In France, a blanket ban on advertising prevents alcohol manufacturers from associating themselves with sporting events such as the Olympic games. But the UK has taken a different view and has allowed Heineken to be one of the principal sponsors of the London 2012 Olympics.

Brewers of Europe secretary-general Pierre Olivier Bergeron pointed to a study commissioned in 2009 as evidence of the limitations of increasing excise duties. 

"Added to an advertising ban there, this leads to a situation where 30% of the beer is purchased through unregistered channels, which makes it impossible to check on the age of the drinkers, he said, adding: "Our findings showed that it was smuggled by extremely well organised networks that manage to reach out to under-aged drinkers."

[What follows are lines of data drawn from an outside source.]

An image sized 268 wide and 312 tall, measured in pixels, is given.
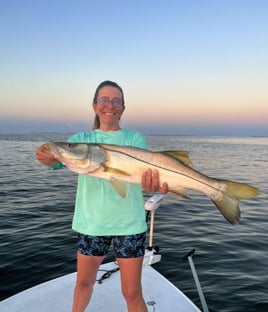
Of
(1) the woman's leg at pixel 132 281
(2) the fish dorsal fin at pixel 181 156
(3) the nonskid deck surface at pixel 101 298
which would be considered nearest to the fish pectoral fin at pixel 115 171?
(2) the fish dorsal fin at pixel 181 156

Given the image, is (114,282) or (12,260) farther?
(12,260)

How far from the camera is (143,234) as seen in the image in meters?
3.70

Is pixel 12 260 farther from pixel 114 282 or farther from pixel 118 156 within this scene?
pixel 118 156

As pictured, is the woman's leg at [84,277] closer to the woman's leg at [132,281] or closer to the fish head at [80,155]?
the woman's leg at [132,281]

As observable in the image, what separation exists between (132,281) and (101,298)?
200 cm

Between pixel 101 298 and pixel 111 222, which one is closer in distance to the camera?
pixel 111 222

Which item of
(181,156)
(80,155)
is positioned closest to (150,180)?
(181,156)

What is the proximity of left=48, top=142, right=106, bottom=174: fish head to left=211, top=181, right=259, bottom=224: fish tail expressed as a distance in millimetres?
1352

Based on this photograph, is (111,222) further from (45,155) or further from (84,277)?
(45,155)

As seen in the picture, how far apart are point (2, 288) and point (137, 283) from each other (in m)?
4.71

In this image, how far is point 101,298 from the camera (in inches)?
208

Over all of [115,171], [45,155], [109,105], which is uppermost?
[109,105]

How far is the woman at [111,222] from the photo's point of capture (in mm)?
3584

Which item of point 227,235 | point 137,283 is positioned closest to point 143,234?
point 137,283
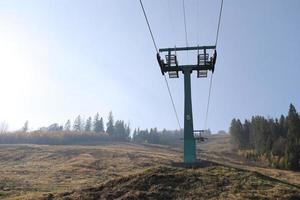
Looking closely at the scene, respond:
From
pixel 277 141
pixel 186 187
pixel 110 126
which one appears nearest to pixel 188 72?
pixel 186 187

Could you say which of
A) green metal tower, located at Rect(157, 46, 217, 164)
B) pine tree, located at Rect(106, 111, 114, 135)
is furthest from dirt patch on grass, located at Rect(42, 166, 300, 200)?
pine tree, located at Rect(106, 111, 114, 135)

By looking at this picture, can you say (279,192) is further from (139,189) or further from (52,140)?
(52,140)

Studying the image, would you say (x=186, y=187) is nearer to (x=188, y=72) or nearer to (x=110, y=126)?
(x=188, y=72)

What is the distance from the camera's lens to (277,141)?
11544 cm

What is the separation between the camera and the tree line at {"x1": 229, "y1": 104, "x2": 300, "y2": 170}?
91.4 m

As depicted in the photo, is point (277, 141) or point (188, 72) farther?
point (277, 141)

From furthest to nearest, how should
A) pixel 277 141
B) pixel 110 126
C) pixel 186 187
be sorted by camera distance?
pixel 110 126, pixel 277 141, pixel 186 187

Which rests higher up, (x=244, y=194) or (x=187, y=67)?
(x=187, y=67)

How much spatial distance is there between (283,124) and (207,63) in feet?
342

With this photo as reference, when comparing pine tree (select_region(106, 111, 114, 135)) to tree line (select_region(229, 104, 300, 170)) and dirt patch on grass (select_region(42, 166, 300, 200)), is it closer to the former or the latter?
tree line (select_region(229, 104, 300, 170))

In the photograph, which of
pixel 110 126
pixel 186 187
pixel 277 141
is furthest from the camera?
pixel 110 126

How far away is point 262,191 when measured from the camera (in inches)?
810

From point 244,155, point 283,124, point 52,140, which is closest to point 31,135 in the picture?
point 52,140

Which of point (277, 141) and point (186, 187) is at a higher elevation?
point (277, 141)
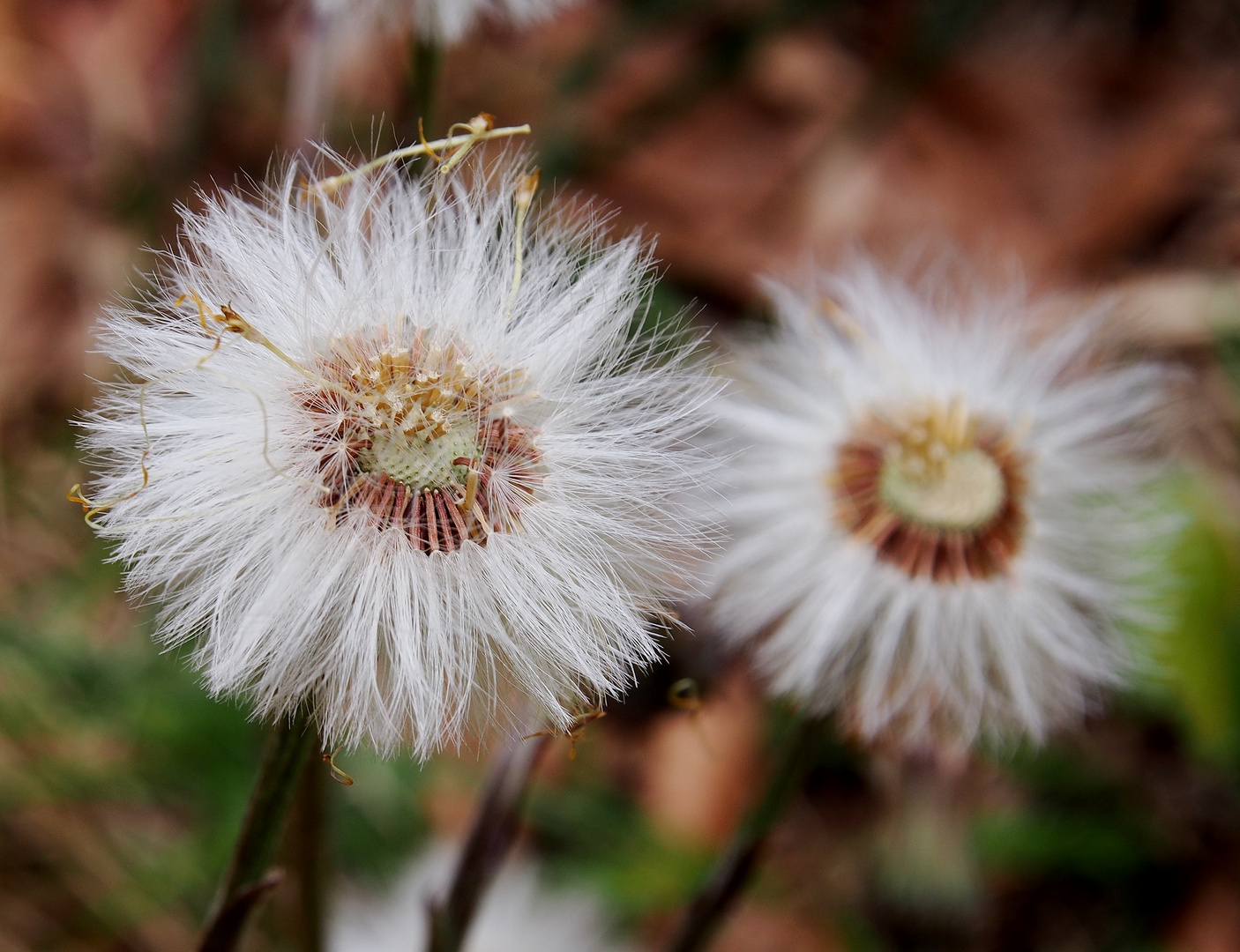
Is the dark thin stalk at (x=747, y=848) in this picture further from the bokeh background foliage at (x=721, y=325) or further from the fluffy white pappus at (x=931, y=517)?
the bokeh background foliage at (x=721, y=325)

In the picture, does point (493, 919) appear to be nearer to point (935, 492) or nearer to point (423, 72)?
point (935, 492)

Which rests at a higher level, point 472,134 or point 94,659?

Europeans have the highest per-capita consumption of alcohol and drinking causes nearly one in 10 cases of ill health and premature death.

The European Commission's informal alcohol strategy will be evaluated later this year. The policy objective of the strategy is to reduce the health and social harm due to alcohol consumption.

  • This weekIndependent evaluator on alcohol strategy consults with stakeholders with draft report.

  • Sept. 2012: Final evaluation report on alcohol strategy sent to the Commission.

  • Sept. 2012: Alcohol strategy discussed at Cypriot presidency event on chronic diseases.

  • Oct. 2012: Commission publishes evaluation report with preliminary remarks.

  • Q1 2013: Commission to decide whether to update existing strategy, or introduce more comprehensive alcohol regulation instruments.